Avons-nous le libre arbitre?

L'une des questions les plus anciennes en psychologie, et dans d'autres domaines tels que la philosophie, est de savoir si les humains ont le libre arbitre. Autrement dit, sommes-nous capables de choisir ce que nous ferons de nos vies?

Nos choix sont gratuits, n'est-ce pas? J'ai décidé d'être psychologue parce que je me sentais appelé ou inspiré pour comprendre ce qui fait que les gens font du bien. C'était mon choix, n'est-ce pas?

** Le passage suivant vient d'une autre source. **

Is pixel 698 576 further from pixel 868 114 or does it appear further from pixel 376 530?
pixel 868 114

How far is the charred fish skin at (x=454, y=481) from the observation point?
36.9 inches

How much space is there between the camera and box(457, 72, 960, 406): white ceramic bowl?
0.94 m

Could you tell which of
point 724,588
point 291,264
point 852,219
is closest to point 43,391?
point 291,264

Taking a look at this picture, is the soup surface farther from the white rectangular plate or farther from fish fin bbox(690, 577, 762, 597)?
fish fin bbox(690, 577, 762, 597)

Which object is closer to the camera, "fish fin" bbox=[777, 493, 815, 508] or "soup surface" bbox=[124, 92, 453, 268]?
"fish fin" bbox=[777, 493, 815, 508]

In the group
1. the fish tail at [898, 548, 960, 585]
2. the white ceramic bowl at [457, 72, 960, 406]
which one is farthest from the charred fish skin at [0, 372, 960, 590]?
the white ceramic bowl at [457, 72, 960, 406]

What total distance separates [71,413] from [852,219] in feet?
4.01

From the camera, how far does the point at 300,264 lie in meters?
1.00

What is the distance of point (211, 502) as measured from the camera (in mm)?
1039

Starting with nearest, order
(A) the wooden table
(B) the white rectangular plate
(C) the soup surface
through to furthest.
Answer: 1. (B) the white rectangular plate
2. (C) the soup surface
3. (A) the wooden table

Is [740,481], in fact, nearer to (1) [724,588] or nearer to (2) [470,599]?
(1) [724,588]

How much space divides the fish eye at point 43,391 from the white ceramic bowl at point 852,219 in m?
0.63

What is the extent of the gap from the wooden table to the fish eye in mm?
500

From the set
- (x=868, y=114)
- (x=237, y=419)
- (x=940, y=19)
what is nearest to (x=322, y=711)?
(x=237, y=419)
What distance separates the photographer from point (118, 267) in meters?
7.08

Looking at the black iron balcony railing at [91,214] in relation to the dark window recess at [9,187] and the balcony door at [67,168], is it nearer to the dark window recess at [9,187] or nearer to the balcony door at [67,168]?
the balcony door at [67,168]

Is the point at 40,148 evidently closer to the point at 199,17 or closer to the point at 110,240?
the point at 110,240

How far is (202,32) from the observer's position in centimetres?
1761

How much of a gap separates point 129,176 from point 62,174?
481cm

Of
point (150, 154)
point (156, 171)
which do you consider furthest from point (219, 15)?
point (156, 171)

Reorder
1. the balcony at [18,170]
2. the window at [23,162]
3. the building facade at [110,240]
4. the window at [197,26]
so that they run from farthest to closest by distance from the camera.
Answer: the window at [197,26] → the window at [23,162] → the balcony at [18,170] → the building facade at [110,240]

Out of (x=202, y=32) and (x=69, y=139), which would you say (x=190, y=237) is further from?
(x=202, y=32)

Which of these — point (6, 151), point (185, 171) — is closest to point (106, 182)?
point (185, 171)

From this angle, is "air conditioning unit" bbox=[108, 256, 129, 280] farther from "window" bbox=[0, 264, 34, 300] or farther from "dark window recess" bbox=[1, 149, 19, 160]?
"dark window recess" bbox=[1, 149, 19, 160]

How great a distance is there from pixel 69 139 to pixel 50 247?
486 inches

La question du libre arbitre est particulièrement épineuse parce qu'elle représente une collision entre deux points de vue opposés, mais tout aussi valides. D'un point de vue purement métaphysique, si nous n'avons pas de libre arbitre, pourquoi sommes-nous ici? Quel est le point de vie si nous ne pouvons pas choisir nos propres chemins? Pourtant, d'un point de vue purement scientifique, comment est-il possible que quelque chose puisse se produire sans avoir été causé par autre chose? Si nous pouvons vraiment choisir, alors ces choix doivent être sans cause – quelque chose qui ne peut pas être expliqué dans le modèle de science sur lequel beaucoup d'entre nous comptent.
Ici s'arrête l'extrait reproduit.